§ **WHAT NEEDS TO BE DONE**: Extend the review of the short book on betrayal among church members by writing what follows its last sentence.

§ **TEXT BLOCK**:
This is a very short book, which is likely a good thing when you are struggling with betrayal and deep wounds. It is a simple book as well. It is laid out to help you quickly deal with an all to common problem. As I noted in my sermon yesterday, the church is a community of saints AND a community of sinners. We will hurt each other, sometimes deeply. Pastors sometimes not that sheep bite, and they do. The closer you are to that particular sheep, the more it hurts.

In many ways this little book is an explanation of a text in Zechariah 13.

And if one asks him, ‘What are these wounds on your back?’ he will say, ‘The wounds I received in the house of my friends.’

Zechariah’s experience as a prophet was intended to be typical of prophets and typological of Jesus Himself. Those who bring the Word of the Lord will not always be welcome among their people. They will be beaten and battered. Many were even put to death due to their unpopular message (sin and salvation has never been very popular). Jesus was rejected by His own people, cursed and reviled, given over to death at the hands of the Romans.

Leaders, particularly pastors, can draw the ire of church members because they have to say unpopular things. At times our friends, while not harming us physically, can inflict damage that hampers our ministry.

“After conversion we need bruising so that reeds may know themselves to be reeds, not oaks.” Richard Sibbes

Milton notes 3 counseling sessions that had 1 thing in common; betrayal. When we are hurt, we can often respond by hurting others. We have to be wise and careful. It reveals our great need for Jesus.

“Without drinking from the divine draught of Christ’s very person, we become dry and graceless in our souls, and therefore we have no reserves to draw upon when conflict arises.”

§ **DATA TO EXAMINE**:
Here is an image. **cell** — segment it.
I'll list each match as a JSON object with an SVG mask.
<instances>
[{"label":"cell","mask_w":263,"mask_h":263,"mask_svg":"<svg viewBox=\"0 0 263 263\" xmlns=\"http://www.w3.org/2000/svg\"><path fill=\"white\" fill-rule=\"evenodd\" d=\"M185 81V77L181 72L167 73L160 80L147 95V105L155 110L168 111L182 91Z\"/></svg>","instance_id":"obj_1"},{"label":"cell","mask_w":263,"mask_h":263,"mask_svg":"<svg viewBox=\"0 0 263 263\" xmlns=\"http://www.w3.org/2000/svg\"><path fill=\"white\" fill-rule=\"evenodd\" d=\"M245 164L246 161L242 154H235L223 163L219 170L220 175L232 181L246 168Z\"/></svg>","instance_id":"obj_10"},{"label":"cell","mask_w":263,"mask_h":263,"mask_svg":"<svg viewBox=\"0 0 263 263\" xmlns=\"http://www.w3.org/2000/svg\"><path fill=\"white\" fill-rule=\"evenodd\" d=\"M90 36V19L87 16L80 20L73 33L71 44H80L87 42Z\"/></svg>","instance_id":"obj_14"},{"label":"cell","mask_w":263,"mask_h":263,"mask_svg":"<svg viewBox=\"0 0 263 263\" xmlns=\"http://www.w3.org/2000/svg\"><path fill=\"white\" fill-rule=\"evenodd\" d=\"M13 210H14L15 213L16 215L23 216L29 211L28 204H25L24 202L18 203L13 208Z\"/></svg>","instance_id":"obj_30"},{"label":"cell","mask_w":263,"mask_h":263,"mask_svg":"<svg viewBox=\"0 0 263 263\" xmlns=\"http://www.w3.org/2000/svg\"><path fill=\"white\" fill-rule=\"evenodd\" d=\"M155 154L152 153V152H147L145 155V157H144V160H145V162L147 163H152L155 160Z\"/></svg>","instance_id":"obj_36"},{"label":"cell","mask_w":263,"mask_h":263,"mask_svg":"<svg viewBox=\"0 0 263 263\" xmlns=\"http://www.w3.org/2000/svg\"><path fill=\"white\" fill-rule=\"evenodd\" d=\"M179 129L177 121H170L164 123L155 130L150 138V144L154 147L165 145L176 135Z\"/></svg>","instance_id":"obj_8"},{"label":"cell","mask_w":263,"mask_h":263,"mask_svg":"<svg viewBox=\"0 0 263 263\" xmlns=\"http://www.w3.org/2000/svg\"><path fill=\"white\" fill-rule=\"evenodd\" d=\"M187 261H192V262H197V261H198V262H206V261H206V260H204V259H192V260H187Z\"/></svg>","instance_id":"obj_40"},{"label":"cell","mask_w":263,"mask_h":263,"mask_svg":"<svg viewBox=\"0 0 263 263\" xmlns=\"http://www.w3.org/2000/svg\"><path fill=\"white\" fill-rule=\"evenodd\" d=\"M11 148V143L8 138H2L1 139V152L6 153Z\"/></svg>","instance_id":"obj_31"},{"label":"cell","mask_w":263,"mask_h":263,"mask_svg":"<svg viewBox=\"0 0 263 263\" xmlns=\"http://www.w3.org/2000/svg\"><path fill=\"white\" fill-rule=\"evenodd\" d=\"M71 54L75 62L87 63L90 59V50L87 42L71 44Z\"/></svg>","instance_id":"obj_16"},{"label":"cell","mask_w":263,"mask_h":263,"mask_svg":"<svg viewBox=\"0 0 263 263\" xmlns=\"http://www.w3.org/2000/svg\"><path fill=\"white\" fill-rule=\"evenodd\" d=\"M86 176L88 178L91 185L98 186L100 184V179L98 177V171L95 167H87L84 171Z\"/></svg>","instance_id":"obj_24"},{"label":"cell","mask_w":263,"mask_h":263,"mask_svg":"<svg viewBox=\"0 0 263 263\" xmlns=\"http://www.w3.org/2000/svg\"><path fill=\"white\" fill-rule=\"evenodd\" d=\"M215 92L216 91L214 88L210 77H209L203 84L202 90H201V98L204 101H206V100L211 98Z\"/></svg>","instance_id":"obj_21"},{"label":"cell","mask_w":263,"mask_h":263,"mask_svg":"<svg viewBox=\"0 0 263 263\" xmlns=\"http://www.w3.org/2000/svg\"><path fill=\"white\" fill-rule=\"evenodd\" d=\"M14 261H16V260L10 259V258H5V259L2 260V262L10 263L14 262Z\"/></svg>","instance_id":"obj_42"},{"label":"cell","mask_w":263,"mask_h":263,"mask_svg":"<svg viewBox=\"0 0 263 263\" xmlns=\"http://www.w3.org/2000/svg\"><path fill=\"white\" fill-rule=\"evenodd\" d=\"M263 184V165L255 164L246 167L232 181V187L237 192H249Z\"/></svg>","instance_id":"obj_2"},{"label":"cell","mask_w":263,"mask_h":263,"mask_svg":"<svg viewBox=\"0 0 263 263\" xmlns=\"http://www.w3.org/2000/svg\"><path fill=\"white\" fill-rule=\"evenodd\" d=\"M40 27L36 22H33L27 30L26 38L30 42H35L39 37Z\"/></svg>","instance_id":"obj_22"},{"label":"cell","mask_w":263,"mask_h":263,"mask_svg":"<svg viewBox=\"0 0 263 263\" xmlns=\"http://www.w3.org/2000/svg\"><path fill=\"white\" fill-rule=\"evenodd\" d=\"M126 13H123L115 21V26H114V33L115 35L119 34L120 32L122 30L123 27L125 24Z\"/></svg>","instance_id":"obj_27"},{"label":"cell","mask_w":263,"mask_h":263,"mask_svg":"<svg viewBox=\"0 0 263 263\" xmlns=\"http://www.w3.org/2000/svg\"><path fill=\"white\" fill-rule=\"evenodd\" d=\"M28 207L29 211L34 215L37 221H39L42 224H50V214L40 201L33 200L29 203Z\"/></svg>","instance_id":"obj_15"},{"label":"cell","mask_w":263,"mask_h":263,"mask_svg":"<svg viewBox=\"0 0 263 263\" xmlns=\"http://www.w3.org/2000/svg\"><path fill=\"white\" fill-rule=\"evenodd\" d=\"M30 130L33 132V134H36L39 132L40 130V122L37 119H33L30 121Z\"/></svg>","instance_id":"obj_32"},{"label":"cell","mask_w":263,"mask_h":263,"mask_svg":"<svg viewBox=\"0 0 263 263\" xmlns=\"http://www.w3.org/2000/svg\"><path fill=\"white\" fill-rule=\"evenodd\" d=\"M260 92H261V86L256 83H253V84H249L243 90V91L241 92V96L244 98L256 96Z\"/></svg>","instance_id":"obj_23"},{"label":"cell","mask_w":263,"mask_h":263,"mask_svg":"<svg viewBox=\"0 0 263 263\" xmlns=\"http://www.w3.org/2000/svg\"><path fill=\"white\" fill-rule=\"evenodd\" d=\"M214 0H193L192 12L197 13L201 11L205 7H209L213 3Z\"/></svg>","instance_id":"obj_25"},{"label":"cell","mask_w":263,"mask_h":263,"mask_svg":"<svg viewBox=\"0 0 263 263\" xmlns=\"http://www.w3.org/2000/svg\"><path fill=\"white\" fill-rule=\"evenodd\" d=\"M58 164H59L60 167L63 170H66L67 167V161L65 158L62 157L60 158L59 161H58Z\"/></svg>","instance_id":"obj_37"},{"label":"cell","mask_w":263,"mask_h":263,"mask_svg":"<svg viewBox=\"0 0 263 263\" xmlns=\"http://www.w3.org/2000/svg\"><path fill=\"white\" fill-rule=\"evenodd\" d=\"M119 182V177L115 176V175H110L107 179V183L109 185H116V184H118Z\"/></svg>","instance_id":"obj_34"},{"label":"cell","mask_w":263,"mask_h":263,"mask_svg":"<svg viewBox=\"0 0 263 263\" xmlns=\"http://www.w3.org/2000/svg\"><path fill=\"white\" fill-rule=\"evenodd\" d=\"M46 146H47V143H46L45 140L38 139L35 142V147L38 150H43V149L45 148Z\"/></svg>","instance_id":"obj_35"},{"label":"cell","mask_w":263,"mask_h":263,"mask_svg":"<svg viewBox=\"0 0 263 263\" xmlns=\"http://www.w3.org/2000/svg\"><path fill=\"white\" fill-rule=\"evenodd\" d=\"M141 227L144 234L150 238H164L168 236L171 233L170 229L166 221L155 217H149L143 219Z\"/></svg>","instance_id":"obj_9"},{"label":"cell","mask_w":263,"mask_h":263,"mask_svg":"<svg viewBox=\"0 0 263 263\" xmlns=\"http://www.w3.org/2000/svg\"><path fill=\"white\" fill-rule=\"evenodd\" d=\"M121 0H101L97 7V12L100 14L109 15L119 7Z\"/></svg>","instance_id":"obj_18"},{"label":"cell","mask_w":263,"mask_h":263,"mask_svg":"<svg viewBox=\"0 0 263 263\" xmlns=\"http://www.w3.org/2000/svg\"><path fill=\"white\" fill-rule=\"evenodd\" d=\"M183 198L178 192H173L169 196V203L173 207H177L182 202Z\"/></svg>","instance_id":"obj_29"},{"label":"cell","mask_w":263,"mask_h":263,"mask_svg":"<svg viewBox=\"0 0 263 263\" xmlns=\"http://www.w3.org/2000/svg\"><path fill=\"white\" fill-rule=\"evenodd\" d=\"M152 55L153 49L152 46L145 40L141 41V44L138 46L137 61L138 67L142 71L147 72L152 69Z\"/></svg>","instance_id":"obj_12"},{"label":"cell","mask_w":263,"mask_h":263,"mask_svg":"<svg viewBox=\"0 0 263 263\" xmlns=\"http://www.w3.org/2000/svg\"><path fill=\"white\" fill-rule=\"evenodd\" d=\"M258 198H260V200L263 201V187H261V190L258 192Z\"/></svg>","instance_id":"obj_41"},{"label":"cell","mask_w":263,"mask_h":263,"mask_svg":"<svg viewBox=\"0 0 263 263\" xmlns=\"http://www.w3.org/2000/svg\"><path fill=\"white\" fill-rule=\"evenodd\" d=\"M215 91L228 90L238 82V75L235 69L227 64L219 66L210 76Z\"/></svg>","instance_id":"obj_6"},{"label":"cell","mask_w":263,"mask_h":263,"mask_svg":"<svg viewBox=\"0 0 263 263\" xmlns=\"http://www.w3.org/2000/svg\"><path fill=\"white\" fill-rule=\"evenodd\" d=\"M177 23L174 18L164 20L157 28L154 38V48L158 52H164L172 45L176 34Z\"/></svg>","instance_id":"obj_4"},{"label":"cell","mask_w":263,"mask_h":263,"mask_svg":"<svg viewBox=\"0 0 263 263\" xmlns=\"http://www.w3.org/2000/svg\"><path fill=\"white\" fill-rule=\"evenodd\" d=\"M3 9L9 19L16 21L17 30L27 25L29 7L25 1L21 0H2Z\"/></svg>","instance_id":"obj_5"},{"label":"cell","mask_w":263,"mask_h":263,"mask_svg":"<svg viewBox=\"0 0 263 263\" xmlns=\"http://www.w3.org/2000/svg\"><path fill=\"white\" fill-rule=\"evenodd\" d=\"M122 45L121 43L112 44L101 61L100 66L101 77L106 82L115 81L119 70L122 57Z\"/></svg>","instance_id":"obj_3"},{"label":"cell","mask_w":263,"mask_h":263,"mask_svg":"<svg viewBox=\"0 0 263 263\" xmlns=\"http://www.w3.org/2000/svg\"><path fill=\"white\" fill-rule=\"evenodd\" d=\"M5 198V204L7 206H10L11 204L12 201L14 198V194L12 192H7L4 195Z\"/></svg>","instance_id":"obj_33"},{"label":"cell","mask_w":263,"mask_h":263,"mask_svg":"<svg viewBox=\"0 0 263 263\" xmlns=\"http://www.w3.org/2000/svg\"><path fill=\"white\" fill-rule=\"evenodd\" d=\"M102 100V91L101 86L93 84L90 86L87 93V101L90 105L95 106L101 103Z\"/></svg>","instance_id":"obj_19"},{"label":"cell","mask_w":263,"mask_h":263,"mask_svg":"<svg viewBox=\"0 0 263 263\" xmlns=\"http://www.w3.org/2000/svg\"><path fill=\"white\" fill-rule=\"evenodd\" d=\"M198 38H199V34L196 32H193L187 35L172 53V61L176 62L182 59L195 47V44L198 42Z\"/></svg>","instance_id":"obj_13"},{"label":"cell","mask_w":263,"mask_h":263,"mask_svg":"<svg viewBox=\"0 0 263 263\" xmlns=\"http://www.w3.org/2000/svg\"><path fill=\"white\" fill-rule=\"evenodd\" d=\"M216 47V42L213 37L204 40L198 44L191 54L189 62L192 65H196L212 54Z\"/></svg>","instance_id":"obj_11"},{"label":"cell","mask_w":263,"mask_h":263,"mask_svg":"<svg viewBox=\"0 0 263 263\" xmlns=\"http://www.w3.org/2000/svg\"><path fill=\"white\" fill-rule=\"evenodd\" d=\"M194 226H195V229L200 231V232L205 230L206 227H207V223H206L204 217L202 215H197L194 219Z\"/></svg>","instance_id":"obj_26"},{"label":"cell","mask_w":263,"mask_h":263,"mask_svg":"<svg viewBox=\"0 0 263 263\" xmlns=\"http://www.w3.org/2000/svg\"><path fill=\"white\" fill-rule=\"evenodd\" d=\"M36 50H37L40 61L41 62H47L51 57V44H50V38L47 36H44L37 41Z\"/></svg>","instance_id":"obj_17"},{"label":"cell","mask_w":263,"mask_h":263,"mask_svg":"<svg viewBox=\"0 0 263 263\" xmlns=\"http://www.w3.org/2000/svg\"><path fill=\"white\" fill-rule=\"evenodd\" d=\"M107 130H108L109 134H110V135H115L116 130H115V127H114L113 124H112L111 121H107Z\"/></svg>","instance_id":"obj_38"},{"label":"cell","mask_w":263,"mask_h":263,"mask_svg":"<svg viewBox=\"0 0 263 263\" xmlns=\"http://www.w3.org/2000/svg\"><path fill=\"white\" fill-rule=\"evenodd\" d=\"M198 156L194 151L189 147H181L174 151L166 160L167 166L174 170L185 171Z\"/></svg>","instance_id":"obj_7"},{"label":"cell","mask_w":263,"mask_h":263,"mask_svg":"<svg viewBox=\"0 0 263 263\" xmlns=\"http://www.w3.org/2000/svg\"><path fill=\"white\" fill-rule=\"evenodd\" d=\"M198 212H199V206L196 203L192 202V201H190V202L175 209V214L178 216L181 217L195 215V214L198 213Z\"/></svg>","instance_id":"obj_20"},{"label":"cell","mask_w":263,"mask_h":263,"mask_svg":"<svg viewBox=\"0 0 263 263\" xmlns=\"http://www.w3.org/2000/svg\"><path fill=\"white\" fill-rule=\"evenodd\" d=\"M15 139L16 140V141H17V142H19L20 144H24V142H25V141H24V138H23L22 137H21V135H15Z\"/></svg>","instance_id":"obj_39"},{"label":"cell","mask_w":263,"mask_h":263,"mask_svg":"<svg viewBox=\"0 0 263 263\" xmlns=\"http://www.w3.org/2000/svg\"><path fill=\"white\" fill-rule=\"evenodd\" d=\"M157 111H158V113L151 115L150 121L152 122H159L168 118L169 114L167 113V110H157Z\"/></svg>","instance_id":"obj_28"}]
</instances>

§ **WRITTEN REPLY**:
It can be difficult for us to move on, as he notes with the metaphor of the stopped clock. We get stuck. Milton brings us to Joseph who connected his pain to God. His suffering was not accidental (nihilistic or chaos). This is not to blame God to be recognize God has good purposes in bringing difficulty into our lives, including the difficulty of betrayal.

Seeing the connection with God, we can then pick up our cross. Jesus’ suffering is a pattern for our lives, as well as His saving work. The Christian life is one of self-denial, and this is one of the key times that self-denial is necessary. First the cross and then the crown. Christ’s crown came in the context of betrayal. Ours too. It is not an excuse for self-pity and a victim’s mentality. It is the realization that I am called to die to self and follow Jesus. Like Jesus, I’m to entrust myself to the Father and continue to do good even as others line me up in their sights.

He then advises us to take off our crown. We are not in control. God is the Sovereign. It is not ours to avenge, not ours to repay. We then go to our own Gethsemene. It does sound a bit backwards since Jesus was in Gethsemene before taking up His cross. The key part of Gethsemene is “not my will but Thine be done.”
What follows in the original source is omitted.